● **Data for this task**:
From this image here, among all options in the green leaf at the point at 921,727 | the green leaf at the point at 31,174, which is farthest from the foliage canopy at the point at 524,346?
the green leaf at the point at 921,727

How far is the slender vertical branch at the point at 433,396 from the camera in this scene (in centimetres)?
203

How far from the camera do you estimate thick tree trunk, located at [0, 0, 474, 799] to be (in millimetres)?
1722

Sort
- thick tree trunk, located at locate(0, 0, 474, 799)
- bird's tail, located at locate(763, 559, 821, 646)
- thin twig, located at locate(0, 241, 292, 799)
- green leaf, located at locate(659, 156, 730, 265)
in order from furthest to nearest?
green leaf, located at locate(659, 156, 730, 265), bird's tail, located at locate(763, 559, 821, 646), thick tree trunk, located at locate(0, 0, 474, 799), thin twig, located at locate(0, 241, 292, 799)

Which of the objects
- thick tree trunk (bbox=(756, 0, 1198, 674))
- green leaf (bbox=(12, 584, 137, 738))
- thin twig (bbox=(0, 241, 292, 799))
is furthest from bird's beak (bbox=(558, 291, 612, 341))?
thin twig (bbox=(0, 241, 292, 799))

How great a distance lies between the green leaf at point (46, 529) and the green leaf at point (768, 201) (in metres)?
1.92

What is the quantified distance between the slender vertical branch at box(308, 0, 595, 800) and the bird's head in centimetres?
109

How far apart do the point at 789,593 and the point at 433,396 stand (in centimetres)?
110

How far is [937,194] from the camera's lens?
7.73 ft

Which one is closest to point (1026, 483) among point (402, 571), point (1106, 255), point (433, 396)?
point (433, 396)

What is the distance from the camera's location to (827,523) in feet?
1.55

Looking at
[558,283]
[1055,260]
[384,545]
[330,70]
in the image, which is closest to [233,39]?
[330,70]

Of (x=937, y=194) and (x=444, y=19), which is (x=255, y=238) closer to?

● **To do**:
Output each record exactly, leaving nothing out.

● **Complete output**:
From this image here, among all options in the green leaf at the point at 921,727 | the green leaf at the point at 31,174, which is farthest from the foliage canopy at the point at 524,346?
the green leaf at the point at 921,727

How far is the slender vertical branch at the point at 433,396 from the camera in this scene (in centimetres)?
203

How far from the camera do you estimate thick tree trunk, located at [0, 0, 474, 799] to be (in millimetres)?
1722

Sort
- thick tree trunk, located at locate(0, 0, 474, 799)
- bird's tail, located at locate(763, 559, 821, 646)
- thin twig, located at locate(0, 241, 292, 799)
- green leaf, located at locate(659, 156, 730, 265)
in order from furthest to nearest?
green leaf, located at locate(659, 156, 730, 265), bird's tail, located at locate(763, 559, 821, 646), thick tree trunk, located at locate(0, 0, 474, 799), thin twig, located at locate(0, 241, 292, 799)

Which of the objects
- thick tree trunk (bbox=(756, 0, 1198, 674))
- green leaf (bbox=(12, 584, 137, 738))
- thin twig (bbox=(0, 241, 292, 799))
is furthest from bird's beak (bbox=(558, 291, 612, 341))?
thin twig (bbox=(0, 241, 292, 799))

How great a distance lies between the green leaf at point (46, 529) and the green leaf at point (768, 201) (in metres)?
1.92

What is the quantified distance between the slender vertical branch at box(308, 0, 595, 800) and the bird's head in centimetres?
109

How far apart do the point at 789,593 and the point at 433,396 stand (in centimetres)?
110

How far is [937,194] from the camera's lens?
7.73 ft

Which one is closest to point (1026, 483) among point (402, 571), point (1106, 255), point (433, 396)?
point (433, 396)

What is the distance from the camera's location to (827,523) in feet?
1.55

Looking at
[558,283]
[1055,260]
[384,545]
[330,70]
in the image, which is closest to [233,39]?
[330,70]

Of (x=937, y=194) and (x=444, y=19), which is (x=255, y=238) closer to?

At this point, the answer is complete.